# Critique Qh filly, thinking of buying



## SmoothTrails (Oct 1, 2009)

Ok, this little filly yis named Aurora. She will be 2 in May. My mother is thinking about buying her as a barrel prospect. It would be her first time traingin a barrel horse, but my step-father who has trained them most of his life will be helping. I think she is gorgeous, but I would like other people's opinions because I am in love...lol. These are the only pictures I have of her because of course she is not mine yet..lol

I'm happy to hear all opinions


----------



## CowGirlUp9448 (Nov 23, 2007)

No critique from me but I must say she is beautiful


----------



## SmoothTrails (Oct 1, 2009)

Thanks.  like I said, I am in love. she also has a video on youtube, but I don't know how to link things.


----------



## iridehorses (Oct 22, 2007)

Hard to believe she is only 1 1/2 years old! She looks much more mature.

- [Exercise instructions]:
a. In the rows, replace "vertical metal post" with "upright steel pole" across the stretch from the line containing "What distance from" through the line containing "Answer: the dark", and write out only those lines with everything else left as it is.
b. Continue the forum thread about the filly from the point where it stops.
The forum thread about the filly and the rows after it are unrelated material.

- [Data shown]:
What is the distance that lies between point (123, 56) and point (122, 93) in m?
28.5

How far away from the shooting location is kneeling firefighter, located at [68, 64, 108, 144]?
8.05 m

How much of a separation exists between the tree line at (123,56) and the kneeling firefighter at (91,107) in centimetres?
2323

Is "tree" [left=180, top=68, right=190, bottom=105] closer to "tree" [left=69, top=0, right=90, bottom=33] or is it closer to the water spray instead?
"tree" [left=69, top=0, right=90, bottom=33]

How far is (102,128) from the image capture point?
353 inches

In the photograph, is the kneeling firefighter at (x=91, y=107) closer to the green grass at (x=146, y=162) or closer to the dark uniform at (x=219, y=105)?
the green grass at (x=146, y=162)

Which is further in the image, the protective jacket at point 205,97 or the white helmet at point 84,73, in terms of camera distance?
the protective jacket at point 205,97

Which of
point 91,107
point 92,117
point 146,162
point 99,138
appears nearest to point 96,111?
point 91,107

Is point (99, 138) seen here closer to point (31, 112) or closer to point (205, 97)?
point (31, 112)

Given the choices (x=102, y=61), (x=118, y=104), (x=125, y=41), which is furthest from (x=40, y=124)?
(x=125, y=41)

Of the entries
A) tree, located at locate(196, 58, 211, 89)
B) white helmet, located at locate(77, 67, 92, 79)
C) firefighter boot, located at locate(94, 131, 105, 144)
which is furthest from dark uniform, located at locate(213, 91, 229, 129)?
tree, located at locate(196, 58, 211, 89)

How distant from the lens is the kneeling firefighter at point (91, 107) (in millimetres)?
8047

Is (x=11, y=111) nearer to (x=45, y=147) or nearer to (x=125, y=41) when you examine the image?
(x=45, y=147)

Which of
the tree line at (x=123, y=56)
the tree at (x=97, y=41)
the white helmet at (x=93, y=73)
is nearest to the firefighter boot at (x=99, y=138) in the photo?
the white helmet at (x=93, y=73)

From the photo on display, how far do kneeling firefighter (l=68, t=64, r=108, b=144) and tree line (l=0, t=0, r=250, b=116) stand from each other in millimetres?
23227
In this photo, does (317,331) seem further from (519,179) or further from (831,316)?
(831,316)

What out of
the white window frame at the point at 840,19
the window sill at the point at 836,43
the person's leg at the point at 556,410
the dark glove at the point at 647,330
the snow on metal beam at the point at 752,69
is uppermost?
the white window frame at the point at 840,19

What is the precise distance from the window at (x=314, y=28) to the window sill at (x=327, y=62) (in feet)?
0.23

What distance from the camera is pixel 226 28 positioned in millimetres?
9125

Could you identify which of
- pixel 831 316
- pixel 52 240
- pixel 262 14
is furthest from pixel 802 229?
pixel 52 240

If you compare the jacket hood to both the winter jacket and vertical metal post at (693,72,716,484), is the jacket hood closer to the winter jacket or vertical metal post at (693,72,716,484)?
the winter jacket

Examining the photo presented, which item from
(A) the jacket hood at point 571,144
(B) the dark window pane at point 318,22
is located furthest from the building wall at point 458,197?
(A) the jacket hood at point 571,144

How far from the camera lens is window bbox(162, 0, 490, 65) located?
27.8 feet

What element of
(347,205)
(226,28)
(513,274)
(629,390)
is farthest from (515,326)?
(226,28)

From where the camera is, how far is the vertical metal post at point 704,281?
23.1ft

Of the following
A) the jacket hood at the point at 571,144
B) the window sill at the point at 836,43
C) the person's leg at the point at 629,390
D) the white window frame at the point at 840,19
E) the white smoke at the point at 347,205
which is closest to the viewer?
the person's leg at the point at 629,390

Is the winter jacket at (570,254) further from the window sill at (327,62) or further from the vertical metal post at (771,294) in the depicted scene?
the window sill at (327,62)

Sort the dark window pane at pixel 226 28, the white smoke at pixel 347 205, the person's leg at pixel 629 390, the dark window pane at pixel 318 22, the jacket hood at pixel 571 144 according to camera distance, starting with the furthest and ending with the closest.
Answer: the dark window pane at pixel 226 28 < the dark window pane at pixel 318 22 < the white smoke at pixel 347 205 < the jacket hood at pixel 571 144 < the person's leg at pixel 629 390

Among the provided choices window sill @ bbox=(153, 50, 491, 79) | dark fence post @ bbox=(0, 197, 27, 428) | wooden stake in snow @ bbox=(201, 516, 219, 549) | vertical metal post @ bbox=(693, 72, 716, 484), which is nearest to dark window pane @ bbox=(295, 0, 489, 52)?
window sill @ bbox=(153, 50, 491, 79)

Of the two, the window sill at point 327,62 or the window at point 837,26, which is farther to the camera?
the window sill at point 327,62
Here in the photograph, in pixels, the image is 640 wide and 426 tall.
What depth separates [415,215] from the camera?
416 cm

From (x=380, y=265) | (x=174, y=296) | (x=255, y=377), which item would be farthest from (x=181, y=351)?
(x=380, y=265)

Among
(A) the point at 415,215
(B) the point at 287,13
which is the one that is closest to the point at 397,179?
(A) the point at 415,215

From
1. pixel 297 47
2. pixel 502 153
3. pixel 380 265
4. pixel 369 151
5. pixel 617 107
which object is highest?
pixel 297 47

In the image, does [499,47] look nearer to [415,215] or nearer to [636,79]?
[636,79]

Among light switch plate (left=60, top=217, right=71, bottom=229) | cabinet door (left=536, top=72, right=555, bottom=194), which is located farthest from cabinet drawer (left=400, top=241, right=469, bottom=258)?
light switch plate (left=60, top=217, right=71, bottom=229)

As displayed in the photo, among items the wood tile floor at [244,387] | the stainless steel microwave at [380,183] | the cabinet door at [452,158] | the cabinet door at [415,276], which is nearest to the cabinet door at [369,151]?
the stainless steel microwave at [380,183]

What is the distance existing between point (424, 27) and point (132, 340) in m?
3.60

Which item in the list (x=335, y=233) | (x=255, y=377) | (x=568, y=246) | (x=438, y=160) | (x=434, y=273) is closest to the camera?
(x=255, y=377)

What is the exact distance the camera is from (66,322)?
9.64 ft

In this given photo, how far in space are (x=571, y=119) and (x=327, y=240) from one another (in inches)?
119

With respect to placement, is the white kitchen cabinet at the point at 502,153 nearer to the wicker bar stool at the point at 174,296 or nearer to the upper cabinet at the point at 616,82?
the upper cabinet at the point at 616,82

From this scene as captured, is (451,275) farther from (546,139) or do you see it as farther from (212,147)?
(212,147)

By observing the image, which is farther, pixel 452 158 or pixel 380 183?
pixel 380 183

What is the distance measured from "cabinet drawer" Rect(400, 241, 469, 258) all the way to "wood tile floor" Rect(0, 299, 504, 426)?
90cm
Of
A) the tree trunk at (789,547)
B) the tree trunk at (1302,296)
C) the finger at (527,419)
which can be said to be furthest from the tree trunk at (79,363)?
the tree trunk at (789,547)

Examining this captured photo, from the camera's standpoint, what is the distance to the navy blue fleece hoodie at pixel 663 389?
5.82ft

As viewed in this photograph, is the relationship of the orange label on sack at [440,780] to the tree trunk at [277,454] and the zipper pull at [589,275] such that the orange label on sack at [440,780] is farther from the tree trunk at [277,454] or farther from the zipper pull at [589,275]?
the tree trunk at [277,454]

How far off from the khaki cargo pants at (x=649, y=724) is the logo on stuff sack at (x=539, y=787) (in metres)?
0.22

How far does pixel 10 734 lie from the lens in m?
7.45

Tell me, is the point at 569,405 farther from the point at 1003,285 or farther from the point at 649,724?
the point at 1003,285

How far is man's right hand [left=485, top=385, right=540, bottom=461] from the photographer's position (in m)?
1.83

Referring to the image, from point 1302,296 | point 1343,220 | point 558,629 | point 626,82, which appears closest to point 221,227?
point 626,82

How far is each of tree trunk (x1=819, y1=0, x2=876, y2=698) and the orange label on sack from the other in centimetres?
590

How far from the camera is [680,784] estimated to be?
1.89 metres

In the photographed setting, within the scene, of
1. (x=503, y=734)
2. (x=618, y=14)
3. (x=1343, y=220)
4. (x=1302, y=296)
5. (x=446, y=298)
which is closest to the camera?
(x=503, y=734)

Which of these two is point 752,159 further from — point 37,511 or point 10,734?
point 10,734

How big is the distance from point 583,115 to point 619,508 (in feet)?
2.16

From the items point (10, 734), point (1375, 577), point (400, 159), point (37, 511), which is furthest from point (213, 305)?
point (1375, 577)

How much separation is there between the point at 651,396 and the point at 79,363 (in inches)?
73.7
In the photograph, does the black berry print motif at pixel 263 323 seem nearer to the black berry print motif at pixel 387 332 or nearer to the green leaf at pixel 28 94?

- [Solved tasks]:
a.
What distance from the camera is pixel 226 28 positioned in millimetres?
9125

Could you identify which of
- pixel 831 316
- pixel 52 240
- pixel 262 14
is furthest from pixel 802 229?
pixel 52 240

If you compare the jacket hood to both the winter jacket and upright steel pole at (693,72,716,484), is the jacket hood closer to the winter jacket or upright steel pole at (693,72,716,484)?
the winter jacket

Examining the photo presented, which item from
(A) the jacket hood at point 571,144
(B) the dark window pane at point 318,22
is located furthest from the building wall at point 458,197?
(A) the jacket hood at point 571,144

How far from the camera lens is window bbox(162, 0, 490, 65) located?
27.8 feet

What element of
(347,205)
(226,28)
(513,274)
(629,390)
is farthest from (515,326)?
(226,28)

From where the camera is, how far is the upright steel pole at point 704,281?
23.1ft

Of the following
A) the jacket hood at the point at 571,144
B) the window sill at the point at 836,43
C) the person's leg at the point at 629,390
D) the white window frame at the point at 840,19
E) the white smoke at the point at 347,205
which is closest to the viewer?
the person's leg at the point at 629,390

Is the winter jacket at (570,254) further from the window sill at (327,62) or further from the upright steel pole at (771,294) in the depicted scene?
the window sill at (327,62)

Sort the dark window pane at pixel 226 28, the white smoke at pixel 347 205, the person's leg at pixel 629 390, the dark window pane at pixel 318 22, the jacket hood at pixel 571 144 according to camera distance, starting with the furthest and ending with the closest.
Answer: the dark window pane at pixel 226 28 < the dark window pane at pixel 318 22 < the white smoke at pixel 347 205 < the jacket hood at pixel 571 144 < the person's leg at pixel 629 390

b.
As for her build and balance, she looks like a nicely put together filly. I like the slope to her shoulder, her back legs look good, nice neck going into her chest, short back, nice eye, and good head. Aside from her tail (typical of a young horse) I would have taken her for much older then 1 1/2 years old. Overall, I think she is nicely balanced, especially for her age.

(As for uploading a video from YouTube, just go the the video, copy the URL and paste it in the new message on the forum. The video will enbed in your post.)


----------



## SmoothTrails (Oct 1, 2009)

thanks...I'm trying to do the video now.  I'll post pictures of her sire and dam in my next post.


----------



## SmoothTrails (Oct 1, 2009)

ok. Here are her parents. The grey is her mother, Twistin Bar Bee. her sire is Starlet's Charmer


----------



## Jillyann (Mar 31, 2009)

OH my goodness! She is BEAUTIFUL! I am in love too! haha. I honestly dont think I have ever seen a horse that color before. She will be a head turner for sure!


----------



## FGRanch (Feb 9, 2008)

She won't stay that color, eventually she will be the same color as her dam. 

I actually really like her, she's got nice legs (pasterns might be a bit long) great hip, nice shoulder and I LOVE her neck. If the price is right I would scoop her up. 

I like her better than her sire!


----------



## SmoothTrails (Oct 1, 2009)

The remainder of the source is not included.